Im Rahmen der Bachelorarbeit an der Fachhochschule des BFI Wien hat die Studentin Z.H. ein Interview mit Karsten Wenzlaff und Wolfgang Gumpelmaier-Mach zum Thema Film-Crowdfunding durchgeführt, das wir nun mit freundlicher Unterstützung hier im Blog veröffentlichen durften.
Z.H.: Crowdfunding gewinnt bei Filmschaffenden zunehmend an Popularität und immer mehr Filme werden dadurch (teil-)finanziert. Worauf ist dies zurückzuführen bzw. welche Vorteile hat Crowdfunding gegenüber konventionellen Finanzierungsmodellen?
Karsten Wenzlaff: Crowdfunding kombiniert die Suche nach Finanzierung mit Marketing. Gerade bei Filmen kann allein schon die Finanzierung Teil des Vertriebs sein. Als ein Beispiel von vielen kann man Holger & Hanna nennen, ein Low-Budget-Film, der über Crowdfunding als erster Liebesfilm aus Cottbus vermarktet wurde und deswegen regionale Resonanz fand.
Wolfgang Gumpelmaier-Mach: Genau. Einerseits gibt es mit Crowdfunding eine zusätzliche Film-Finanzierungsmöglichkeit, andererseits sind Filmemacher dadurch näher an ihrem Publikum und umgekehrt. Neben dem Funding und dem späteren Vertrieb setzen manche Filmschaffende auch schon im Entstehungsprozess auf die Crowd. Für den Dokumentarfilm Late Blossom Blues hat zum Beispiel der Regisseur und Produzent Wolfgang Almer während seiner Kickstarter-Kampagne die Blues- Community rund um seinen Protagonisten Leo (Bud) Welch um Film-, Ton-, Foto- Material gebeten und es haben sich wirklich ein paar Freunde und Kollegen des Musikers gemeldet und Footage beigesteuert.
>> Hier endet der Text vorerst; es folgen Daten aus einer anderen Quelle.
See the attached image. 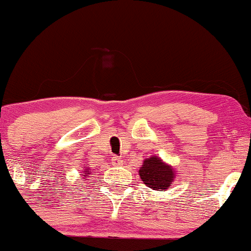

Z.H.:: Wie hat sich die Einstellung zu Film-Crowdfunding in den vergangenen acht Jahren im deutschsprachigen Raum geändert?
Wenzlaff: Crowdfunding war eher gedacht für Nischenfilme und besondere Projekte, zum Beispiel die Bud Spencer-Doku auf MySherpas.
Gumpelmaier-Mach: Ja, genau. Der Filmemacher Karl-Martin Pold hat für seinen Film über Bud Spencer und seine Fans von Beginn an auf die Crowd gesetzt. Das erste war ein Blog mit dem Aufruf: “Ich möchte einen Film über Bud Spencer drehen, wer hilft mir?”. Mittlerweile ist der Film fertig, wird gefeiert und die Facebook-Seite von „Sie nannten ihn Spencer“ hat über 260.000 Fans. Eine gute Basis nach der Fertigstellung nun auch für den weiteren Vertrieb.
Wenzlaff: Das haben auch große Produktionen wie Stromberg entdeckt und mittlerweile ist die Nutzung von Crowdfunding Teil des normalen Marketing-Mixes geworden.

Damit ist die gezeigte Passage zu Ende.